I did the math and if you count my June deadlines as the end of the semester (since apparently the actual end is not the end here in Thailand), I’m wrapping up a six months semester.
I started school way before all my classmates in Wisconsin and am finishing months after they finished.
I am feeling really, really done with school right now.
But I am not done. I found out on Monday we have a group paper still due for Environmental Law (did I mention how much I hate group papers?) and a “self-assessment” for said paper (I am unclear what that means) and the two take home finals (I finally received a way to turn in the one yesterday but the other remains MIA.)
My motivation deserted me weeks ago. I know it would be better to finish these things up now (and in the case of the group paper, it is due Friday so I better finish it up now!) but I still feel beyond frustrated and beyond done with the whole business.

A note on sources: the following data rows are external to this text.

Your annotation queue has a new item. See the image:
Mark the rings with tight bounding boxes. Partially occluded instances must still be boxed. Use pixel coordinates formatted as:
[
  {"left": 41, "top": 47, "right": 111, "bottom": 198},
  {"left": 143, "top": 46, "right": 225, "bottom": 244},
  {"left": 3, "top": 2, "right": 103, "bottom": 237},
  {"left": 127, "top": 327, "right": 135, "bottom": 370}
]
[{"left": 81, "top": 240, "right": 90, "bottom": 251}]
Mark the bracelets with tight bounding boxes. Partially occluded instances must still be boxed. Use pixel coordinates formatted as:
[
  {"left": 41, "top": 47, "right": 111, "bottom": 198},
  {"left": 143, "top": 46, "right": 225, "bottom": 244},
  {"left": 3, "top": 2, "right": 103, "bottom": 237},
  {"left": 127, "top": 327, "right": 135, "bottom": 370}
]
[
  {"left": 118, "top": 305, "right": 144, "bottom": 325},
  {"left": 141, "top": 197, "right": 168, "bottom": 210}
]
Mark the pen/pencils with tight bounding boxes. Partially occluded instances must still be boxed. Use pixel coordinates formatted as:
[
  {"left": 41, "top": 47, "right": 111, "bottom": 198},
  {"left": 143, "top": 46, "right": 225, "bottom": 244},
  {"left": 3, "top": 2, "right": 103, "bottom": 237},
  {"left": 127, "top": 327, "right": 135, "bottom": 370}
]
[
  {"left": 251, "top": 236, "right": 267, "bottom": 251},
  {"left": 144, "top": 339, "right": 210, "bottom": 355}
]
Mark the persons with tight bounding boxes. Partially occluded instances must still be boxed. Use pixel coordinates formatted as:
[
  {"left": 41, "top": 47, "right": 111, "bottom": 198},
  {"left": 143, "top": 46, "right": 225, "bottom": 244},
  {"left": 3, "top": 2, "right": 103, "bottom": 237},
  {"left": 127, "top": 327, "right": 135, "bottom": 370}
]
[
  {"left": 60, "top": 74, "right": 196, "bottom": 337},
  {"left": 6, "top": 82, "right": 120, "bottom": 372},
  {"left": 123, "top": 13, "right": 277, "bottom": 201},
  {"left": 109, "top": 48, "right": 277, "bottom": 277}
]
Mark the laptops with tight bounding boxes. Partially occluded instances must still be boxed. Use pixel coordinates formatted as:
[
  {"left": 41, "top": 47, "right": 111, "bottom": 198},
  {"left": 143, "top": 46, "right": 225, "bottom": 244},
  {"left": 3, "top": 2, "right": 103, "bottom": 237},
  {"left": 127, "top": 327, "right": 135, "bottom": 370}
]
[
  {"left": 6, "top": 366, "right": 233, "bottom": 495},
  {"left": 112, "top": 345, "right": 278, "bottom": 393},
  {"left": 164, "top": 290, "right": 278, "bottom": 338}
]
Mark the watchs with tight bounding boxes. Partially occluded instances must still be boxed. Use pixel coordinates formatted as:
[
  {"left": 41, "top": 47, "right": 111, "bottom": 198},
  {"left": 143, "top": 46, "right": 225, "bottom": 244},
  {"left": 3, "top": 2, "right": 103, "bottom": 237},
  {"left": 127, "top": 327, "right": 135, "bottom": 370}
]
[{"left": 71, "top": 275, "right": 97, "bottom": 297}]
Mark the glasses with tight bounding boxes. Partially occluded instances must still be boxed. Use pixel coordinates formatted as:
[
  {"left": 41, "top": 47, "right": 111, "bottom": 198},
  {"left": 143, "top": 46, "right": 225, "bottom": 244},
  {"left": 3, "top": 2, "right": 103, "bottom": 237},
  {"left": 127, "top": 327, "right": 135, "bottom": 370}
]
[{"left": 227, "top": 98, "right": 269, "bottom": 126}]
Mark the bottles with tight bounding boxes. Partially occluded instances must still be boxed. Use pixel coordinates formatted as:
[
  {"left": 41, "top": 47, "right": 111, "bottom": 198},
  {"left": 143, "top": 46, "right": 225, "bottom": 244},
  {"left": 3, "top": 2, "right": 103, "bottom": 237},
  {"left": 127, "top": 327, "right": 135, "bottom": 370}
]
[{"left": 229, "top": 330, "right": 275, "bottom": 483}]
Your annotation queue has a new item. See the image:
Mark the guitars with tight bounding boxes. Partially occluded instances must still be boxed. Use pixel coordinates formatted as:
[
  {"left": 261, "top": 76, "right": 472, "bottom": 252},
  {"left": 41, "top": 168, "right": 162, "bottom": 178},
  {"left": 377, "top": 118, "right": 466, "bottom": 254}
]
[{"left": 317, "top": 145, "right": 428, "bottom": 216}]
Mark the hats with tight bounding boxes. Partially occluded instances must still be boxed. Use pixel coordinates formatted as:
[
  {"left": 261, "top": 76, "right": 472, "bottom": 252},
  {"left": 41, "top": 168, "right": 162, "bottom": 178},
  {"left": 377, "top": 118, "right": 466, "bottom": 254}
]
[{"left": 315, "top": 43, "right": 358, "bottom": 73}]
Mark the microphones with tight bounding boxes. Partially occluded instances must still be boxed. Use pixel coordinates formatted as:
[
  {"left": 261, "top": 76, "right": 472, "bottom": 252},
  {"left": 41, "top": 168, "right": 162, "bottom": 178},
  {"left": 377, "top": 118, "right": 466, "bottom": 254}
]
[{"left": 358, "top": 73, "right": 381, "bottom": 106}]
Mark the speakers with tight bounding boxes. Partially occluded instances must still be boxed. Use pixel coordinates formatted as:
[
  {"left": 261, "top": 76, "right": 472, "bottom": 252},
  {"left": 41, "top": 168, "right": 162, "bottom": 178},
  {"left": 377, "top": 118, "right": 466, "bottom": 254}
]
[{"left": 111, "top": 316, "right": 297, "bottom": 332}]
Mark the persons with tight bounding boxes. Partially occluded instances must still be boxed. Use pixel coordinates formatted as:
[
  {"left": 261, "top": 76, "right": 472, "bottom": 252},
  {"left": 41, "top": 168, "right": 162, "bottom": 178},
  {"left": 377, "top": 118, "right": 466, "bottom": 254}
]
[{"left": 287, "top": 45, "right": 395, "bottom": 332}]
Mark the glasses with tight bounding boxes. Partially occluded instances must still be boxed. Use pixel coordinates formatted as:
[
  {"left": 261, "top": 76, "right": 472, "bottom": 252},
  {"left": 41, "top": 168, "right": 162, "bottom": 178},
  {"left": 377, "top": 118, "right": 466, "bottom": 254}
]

People kept asking me what I planned to do with this final week in Thailand. My friends in the other departments planned fun trips to neighboring countries. I wish I could join them or at least experience more of Thailand. But the uncertainty of my semester and the lack of communication from the main office meant I could not confidently say I would be free even after finals ostensibly ended. And sure enough…here I am!
(Hopefully this will be one of the last posts about me complaining about my semester! At this point, I mostly write them as reminders to myself for when I talk with my professor about how the year went. The people-pleaser in me will want to smooth over all the difficulties but I must stand firm for all future students who want to do this program!)